▶ **What you have to do**: From the entries below, work out the number of lines that hold the word "diagnosis", and give that number alone.
%%
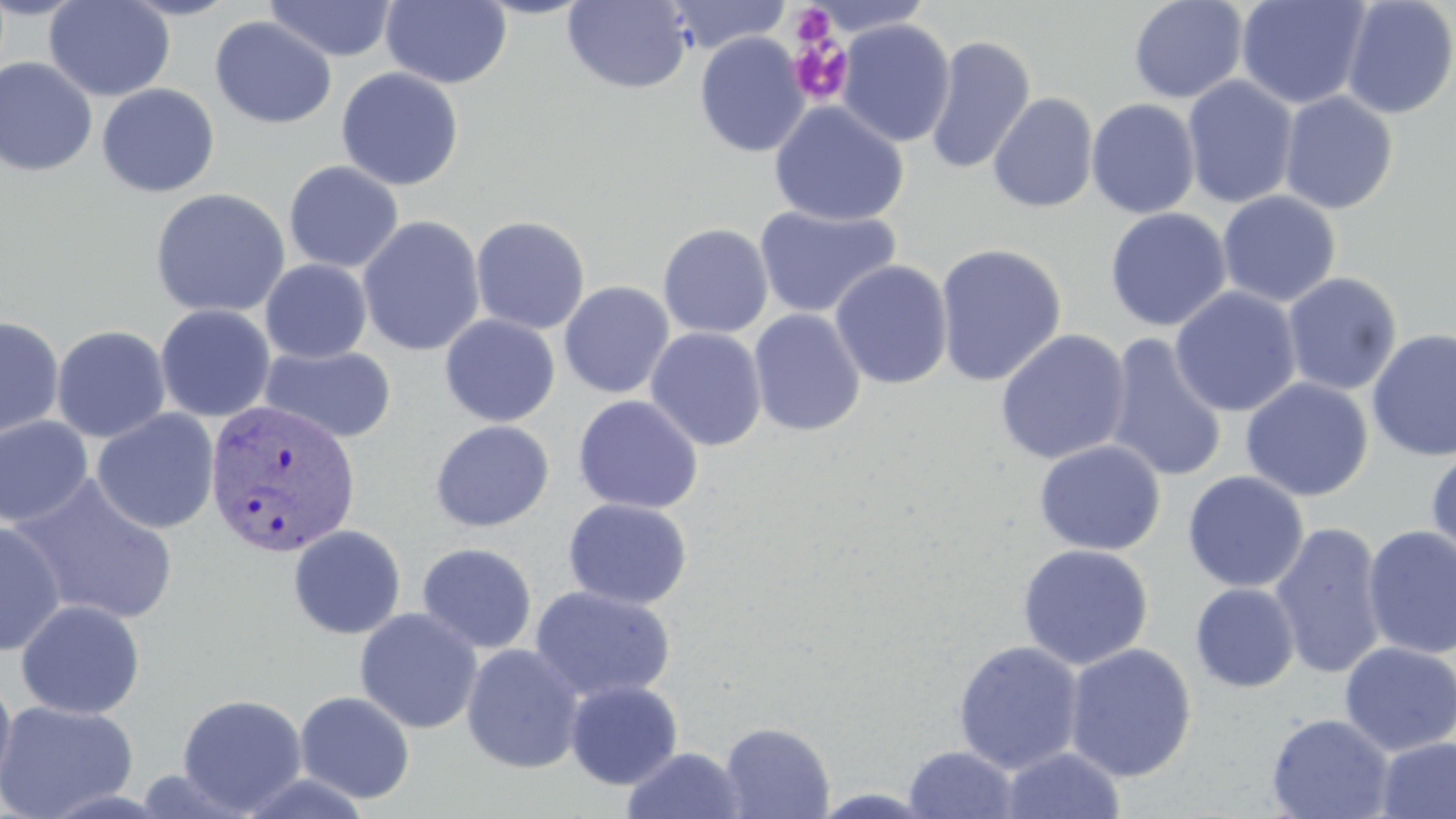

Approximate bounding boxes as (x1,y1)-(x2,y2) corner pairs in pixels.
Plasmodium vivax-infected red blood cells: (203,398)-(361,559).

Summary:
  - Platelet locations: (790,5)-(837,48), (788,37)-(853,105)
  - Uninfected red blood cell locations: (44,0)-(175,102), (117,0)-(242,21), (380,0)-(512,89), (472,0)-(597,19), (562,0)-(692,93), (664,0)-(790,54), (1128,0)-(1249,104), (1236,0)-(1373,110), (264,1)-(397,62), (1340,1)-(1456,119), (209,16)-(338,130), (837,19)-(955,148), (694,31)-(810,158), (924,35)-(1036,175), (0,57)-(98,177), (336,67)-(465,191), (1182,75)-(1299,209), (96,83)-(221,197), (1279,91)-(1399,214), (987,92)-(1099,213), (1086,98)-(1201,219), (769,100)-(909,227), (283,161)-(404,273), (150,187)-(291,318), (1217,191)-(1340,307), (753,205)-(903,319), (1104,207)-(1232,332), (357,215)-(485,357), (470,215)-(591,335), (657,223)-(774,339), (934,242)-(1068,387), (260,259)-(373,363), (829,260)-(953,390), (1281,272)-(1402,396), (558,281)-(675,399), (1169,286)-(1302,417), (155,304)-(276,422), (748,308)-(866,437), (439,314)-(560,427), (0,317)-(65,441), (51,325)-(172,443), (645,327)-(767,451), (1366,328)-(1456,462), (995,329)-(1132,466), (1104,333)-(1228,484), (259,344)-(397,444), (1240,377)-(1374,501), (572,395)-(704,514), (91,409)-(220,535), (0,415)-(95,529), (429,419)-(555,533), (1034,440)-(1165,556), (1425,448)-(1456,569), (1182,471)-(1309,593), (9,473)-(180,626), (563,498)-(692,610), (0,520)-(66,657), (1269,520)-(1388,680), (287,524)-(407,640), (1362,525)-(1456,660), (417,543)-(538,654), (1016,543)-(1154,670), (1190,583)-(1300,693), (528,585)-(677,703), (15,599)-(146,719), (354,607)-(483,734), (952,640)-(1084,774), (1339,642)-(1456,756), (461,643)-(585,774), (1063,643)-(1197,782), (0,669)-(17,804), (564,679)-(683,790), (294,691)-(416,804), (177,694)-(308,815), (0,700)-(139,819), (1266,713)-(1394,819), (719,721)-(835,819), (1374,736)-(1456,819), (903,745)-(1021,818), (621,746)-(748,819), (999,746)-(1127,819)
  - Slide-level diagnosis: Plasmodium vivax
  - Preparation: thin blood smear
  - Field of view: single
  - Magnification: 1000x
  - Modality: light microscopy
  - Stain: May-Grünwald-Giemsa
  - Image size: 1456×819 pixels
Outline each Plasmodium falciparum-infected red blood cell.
%%
%%
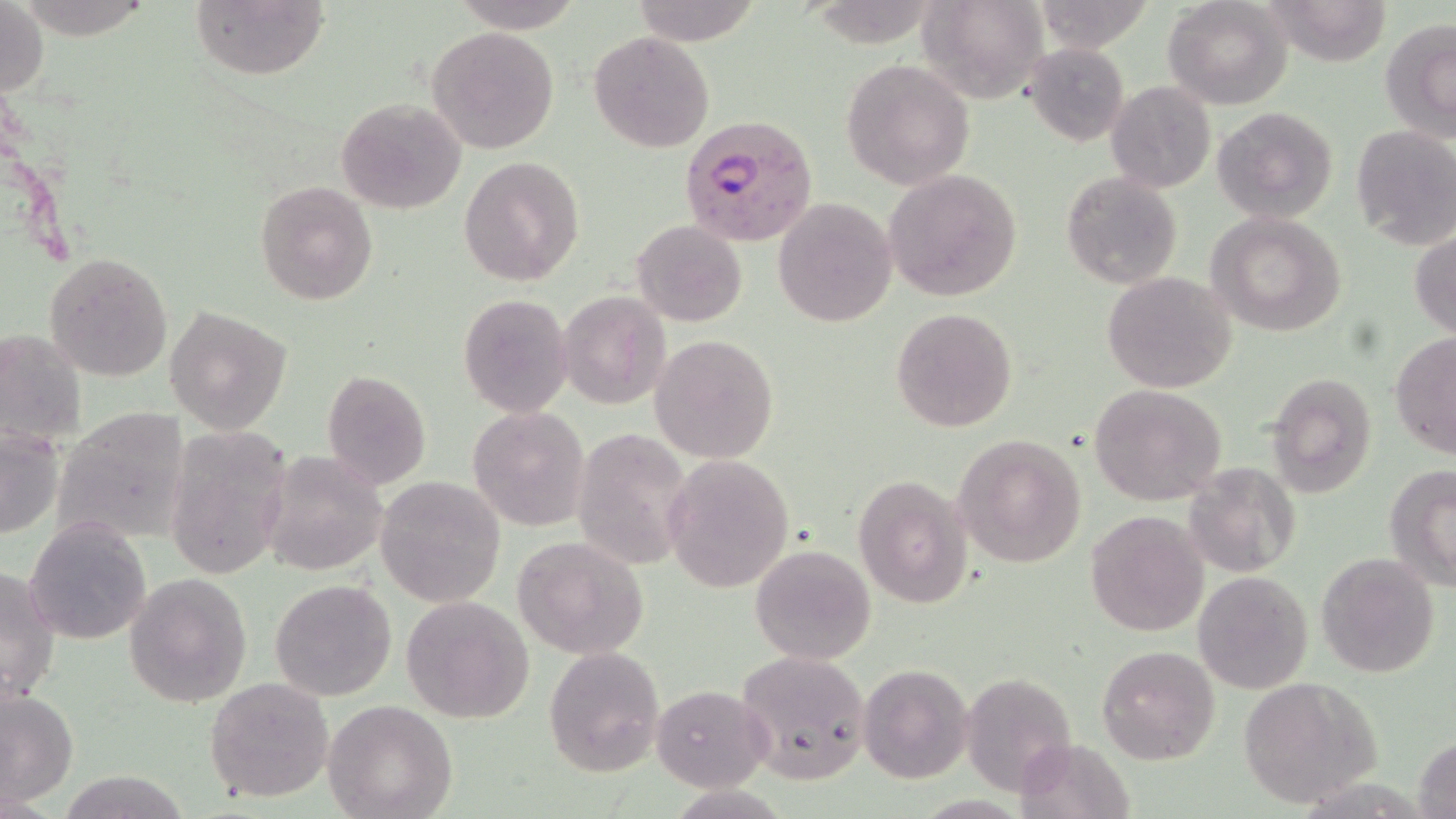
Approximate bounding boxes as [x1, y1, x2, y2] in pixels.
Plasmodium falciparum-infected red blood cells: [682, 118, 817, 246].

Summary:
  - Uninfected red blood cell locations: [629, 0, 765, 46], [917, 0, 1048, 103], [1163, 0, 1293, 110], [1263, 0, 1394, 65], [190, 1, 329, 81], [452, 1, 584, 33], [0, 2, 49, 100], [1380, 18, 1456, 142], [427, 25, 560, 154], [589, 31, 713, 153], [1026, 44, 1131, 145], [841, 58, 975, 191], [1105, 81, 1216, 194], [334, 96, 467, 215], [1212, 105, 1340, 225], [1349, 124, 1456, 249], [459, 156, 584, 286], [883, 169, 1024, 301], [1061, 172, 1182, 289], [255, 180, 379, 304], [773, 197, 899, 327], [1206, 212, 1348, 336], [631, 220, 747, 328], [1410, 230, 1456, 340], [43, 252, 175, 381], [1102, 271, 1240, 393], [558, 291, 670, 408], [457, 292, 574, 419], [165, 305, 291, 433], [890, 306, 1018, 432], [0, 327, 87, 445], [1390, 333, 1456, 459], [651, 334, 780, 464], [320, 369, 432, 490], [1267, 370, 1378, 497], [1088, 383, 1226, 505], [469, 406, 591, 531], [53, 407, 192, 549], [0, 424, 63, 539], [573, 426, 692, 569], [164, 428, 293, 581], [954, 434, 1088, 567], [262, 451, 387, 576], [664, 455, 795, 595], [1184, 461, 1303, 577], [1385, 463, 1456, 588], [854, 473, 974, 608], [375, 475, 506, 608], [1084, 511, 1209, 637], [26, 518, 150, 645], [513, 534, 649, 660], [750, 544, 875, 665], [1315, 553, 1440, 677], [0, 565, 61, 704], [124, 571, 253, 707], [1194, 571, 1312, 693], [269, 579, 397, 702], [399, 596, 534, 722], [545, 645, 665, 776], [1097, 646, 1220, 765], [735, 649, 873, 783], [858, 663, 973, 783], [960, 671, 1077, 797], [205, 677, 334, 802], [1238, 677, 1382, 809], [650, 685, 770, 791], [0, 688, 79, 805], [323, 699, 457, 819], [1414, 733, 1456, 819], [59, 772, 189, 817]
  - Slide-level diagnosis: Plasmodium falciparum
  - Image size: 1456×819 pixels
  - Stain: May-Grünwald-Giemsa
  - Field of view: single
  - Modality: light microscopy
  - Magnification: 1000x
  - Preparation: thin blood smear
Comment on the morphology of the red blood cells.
%%
%%
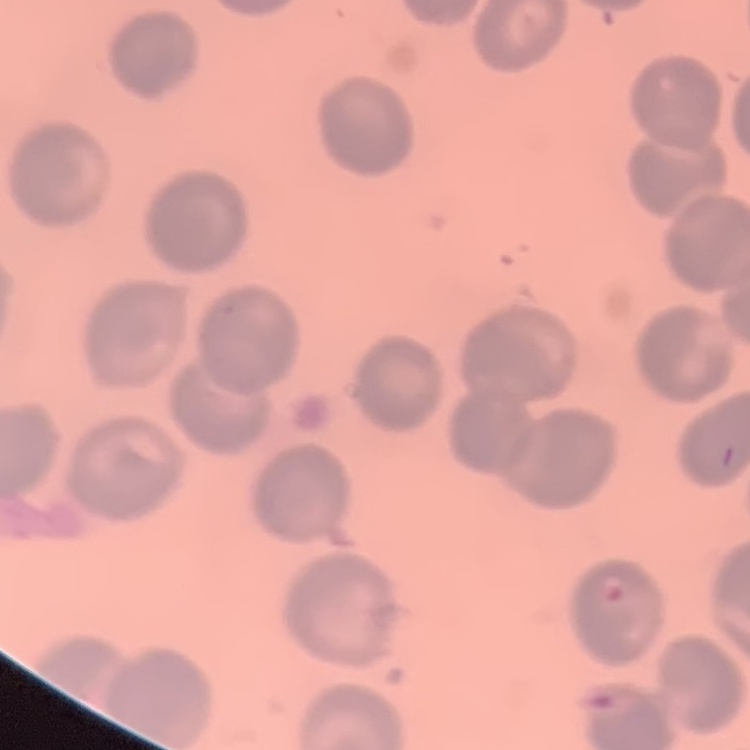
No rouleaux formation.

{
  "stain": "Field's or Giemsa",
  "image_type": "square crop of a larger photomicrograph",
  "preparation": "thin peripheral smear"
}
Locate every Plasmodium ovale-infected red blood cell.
%%
▶ **Written answer**: 2